Convert the data below into a numbered list, omitting any blank lines.
☆ ☆ ☆ ☆
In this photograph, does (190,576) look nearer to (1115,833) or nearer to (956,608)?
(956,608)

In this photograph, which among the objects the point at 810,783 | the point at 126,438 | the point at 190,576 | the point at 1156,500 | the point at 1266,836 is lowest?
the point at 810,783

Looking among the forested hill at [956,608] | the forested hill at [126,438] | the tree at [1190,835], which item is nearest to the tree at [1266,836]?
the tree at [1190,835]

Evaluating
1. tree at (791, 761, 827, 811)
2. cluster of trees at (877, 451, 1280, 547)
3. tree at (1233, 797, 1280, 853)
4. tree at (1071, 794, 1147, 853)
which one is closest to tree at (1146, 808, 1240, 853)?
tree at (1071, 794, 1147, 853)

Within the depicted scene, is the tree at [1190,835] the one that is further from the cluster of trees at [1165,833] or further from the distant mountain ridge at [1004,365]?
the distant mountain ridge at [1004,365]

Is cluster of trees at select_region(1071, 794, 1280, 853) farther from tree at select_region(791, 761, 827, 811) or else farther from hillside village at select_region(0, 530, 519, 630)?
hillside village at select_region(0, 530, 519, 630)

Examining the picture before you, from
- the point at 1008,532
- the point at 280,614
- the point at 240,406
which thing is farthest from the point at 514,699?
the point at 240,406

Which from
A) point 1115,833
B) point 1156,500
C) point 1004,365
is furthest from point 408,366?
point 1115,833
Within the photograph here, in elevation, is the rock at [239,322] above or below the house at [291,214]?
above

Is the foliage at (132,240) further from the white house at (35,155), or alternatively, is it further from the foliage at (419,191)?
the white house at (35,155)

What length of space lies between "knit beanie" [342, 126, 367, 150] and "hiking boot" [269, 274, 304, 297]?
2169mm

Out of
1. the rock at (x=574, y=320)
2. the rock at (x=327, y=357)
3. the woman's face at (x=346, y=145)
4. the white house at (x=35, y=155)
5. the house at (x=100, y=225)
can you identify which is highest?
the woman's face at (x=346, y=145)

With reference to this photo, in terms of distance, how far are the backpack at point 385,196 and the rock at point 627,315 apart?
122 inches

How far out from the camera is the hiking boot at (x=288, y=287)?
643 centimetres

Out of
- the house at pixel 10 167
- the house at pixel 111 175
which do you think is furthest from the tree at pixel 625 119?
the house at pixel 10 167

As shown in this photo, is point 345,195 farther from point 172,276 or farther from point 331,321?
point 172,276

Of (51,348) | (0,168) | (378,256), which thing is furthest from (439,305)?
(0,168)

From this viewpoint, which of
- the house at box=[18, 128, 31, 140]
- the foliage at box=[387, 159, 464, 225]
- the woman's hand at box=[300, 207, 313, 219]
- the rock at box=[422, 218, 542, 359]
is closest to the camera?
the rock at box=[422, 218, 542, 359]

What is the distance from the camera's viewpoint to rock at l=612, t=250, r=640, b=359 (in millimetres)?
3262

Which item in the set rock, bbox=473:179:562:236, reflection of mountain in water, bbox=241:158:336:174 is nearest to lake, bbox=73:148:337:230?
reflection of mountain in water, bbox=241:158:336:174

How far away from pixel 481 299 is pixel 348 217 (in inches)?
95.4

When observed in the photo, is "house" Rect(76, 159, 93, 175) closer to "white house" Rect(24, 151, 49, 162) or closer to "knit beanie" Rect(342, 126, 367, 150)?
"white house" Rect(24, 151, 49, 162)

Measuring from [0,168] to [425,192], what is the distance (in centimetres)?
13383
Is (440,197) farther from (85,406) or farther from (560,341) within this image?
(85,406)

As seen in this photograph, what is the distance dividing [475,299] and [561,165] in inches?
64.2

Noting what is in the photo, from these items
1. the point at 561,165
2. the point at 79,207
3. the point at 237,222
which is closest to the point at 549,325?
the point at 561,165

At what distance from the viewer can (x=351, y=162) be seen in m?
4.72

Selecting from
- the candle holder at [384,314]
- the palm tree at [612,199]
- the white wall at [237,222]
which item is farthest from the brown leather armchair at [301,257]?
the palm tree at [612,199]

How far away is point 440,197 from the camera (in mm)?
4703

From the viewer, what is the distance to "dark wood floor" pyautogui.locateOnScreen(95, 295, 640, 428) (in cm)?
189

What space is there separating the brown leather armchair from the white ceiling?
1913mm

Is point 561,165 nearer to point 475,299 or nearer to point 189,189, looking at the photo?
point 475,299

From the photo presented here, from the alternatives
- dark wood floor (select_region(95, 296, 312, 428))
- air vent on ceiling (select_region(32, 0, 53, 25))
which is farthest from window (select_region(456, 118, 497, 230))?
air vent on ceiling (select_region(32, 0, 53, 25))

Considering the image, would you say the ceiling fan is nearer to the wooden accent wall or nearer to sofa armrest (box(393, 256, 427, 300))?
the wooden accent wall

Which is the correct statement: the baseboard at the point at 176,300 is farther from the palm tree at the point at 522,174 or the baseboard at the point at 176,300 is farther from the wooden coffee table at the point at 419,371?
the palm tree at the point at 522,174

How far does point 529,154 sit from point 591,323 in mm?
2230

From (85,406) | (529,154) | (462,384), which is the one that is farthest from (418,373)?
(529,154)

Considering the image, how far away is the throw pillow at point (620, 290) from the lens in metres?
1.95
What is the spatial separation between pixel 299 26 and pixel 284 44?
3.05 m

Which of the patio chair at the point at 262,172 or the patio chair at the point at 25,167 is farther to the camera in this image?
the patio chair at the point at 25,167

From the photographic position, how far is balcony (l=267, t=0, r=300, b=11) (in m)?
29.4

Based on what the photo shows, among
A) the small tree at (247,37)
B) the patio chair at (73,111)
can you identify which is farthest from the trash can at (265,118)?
☆ ☆ ☆ ☆
**EXERCISE RESULT**
1. In this photograph, does (190,576) look nearer to (1115,833) or nearer to (956,608)?
2. (956,608)
3. In this photograph, which among the objects the point at 810,783 | the point at 126,438 | the point at 190,576 | the point at 1156,500 | the point at 1266,836 is lowest?
4. the point at 810,783
5. Looking among the forested hill at [956,608] | the forested hill at [126,438] | the tree at [1190,835], which item is nearest to the tree at [1266,836]?
6. the tree at [1190,835]
7. Evaluating
8. 1. tree at (791, 761, 827, 811)
9. 2. cluster of trees at (877, 451, 1280, 547)
10. 3. tree at (1233, 797, 1280, 853)
11. 4. tree at (1071, 794, 1147, 853)
12. which one is closest to tree at (1146, 808, 1240, 853)?
13. tree at (1071, 794, 1147, 853)
14. Within the depicted scene, is the tree at [1190,835] the one that is further from the cluster of trees at [1165,833] or further from the distant mountain ridge at [1004,365]?
15. the distant mountain ridge at [1004,365]
16. Is cluster of trees at select_region(1071, 794, 1280, 853) farther from tree at select_region(791, 761, 827, 811) or else farther from hillside village at select_region(0, 530, 519, 630)?
17. hillside village at select_region(0, 530, 519, 630)
18. Examining the picture before you, from
19. - the point at 1008,532
20. - the point at 280,614
21. - the point at 240,406
22. which thing is farthest from the point at 514,699?
23. the point at 240,406
24. Which from
25. A) point 1115,833
26. B) point 1156,500
27. C) point 1004,365
28. is furthest from point 408,366?
29. point 1115,833
30. Within the photograph here, in elevation, is the rock at [239,322] above or below the house at [291,214]?
31. above
32. Is the foliage at (132,240) further from the white house at (35,155), or alternatively, is it further from the foliage at (419,191)?
33. the white house at (35,155)
34. What length of space lies between "knit beanie" [342, 126, 367, 150] and "hiking boot" [269, 274, 304, 297]?
35. 2169mm
36. Out of
37. 1. the rock at (x=574, y=320)
38. 2. the rock at (x=327, y=357)
39. 3. the woman's face at (x=346, y=145)
40. 4. the white house at (x=35, y=155)
41. 5. the house at (x=100, y=225)
42. can you identify which is highest?
43. the woman's face at (x=346, y=145)
44. With reference to this photo, in terms of distance, how far are the backpack at point 385,196 and the rock at point 627,315 apart?
45. 122 inches
46. How far out from the camera is the hiking boot at (x=288, y=287)?
47. 643 centimetres
48. Out of
49. - the house at pixel 10 167
50. - the house at pixel 111 175
51. which do you think is furthest from the tree at pixel 625 119?
52. the house at pixel 10 167
53. As shown in this photo, is point 345,195 farther from point 172,276 or farther from point 331,321?
54. point 172,276
55. Of (51,348) | (0,168) | (378,256), which thing is furthest from (439,305)?
56. (0,168)
57. From this viewpoint, which of
58. - the house at box=[18, 128, 31, 140]
59. - the foliage at box=[387, 159, 464, 225]
60. - the woman's hand at box=[300, 207, 313, 219]
61. - the rock at box=[422, 218, 542, 359]
62. is closest to the camera?
63. the rock at box=[422, 218, 542, 359]
64. What is the distance from the camera's viewpoint to rock at l=612, t=250, r=640, b=359 (in millimetres)?
65. 3262
66. Which item in the set rock, bbox=473:179:562:236, reflection of mountain in water, bbox=241:158:336:174 is nearest to lake, bbox=73:148:337:230?
67. reflection of mountain in water, bbox=241:158:336:174
68. How far away from pixel 481 299 is pixel 348 217 (in inches)?
69. 95.4
70. When observed in the photo, is "house" Rect(76, 159, 93, 175) closer to "white house" Rect(24, 151, 49, 162) or closer to "knit beanie" Rect(342, 126, 367, 150)?
71. "white house" Rect(24, 151, 49, 162)
72. Measuring from [0,168] to [425,192], what is the distance (in centimetres)?
73. 13383
74. Is (440,197) farther from (85,406) or farther from (560,341) within this image?
75. (85,406)
76. As seen in this photograph, what is the distance dividing [475,299] and [561,165] in inches?
77. 64.2
78. Noting what is in the photo, from these items
79. 1. the point at 561,165
80. 2. the point at 79,207
81. 3. the point at 237,222
82. which is closest to the point at 549,325?
83. the point at 561,165
84. At what distance from the viewer can (x=351, y=162) be seen in m?
85. 4.72
86. Selecting from
87. - the candle holder at [384,314]
88. - the palm tree at [612,199]
89. - the white wall at [237,222]
90. which item is farthest from the brown leather armchair at [301,257]?
91. the palm tree at [612,199]
92. How far away is point 440,197 from the camera (in mm)?
93. 4703
94. From the viewer, what is the distance to "dark wood floor" pyautogui.locateOnScreen(95, 295, 640, 428) (in cm)?
95. 189
96. What space is there separating the brown leather armchair from the white ceiling?
97. 1913mm
98. Is point 561,165 nearer to point 475,299 or nearer to point 189,189, looking at the photo?
99. point 475,299
100. From the photo presented here, from the alternatives
101. - dark wood floor (select_region(95, 296, 312, 428))
102. - air vent on ceiling (select_region(32, 0, 53, 25))
103. which is farthest from window (select_region(456, 118, 497, 230))?
104. air vent on ceiling (select_region(32, 0, 53, 25))
105. Considering the image, would you say the ceiling fan is nearer to the wooden accent wall or nearer to sofa armrest (box(393, 256, 427, 300))?
106. the wooden accent wall
107. Which is the correct statement: the baseboard at the point at 176,300 is farther from the palm tree at the point at 522,174 or the baseboard at the point at 176,300 is farther from the wooden coffee table at the point at 419,371?
108. the palm tree at the point at 522,174
109. How far does point 529,154 sit from point 591,323 in mm?
110. 2230
111. From (85,406) | (529,154) | (462,384), which is the one that is farthest from (418,373)?
112. (529,154)
113. Considering the image, how far away is the throw pillow at point (620, 290) from the lens in metres?
114. 1.95
115. What is the spatial separation between pixel 299 26 and pixel 284 44?
116. 3.05 m
117. Which of the patio chair at the point at 262,172 or the patio chair at the point at 25,167 is farther to the camera in this image?
118. the patio chair at the point at 25,167
119. From the photographic position, how far is balcony (l=267, t=0, r=300, b=11) (in m)?
120. 29.4
121. Based on what the photo shows, among
122. A) the small tree at (247,37)
123. B) the patio chair at (73,111)
124. can you identify which is farthest from the trash can at (265,118)?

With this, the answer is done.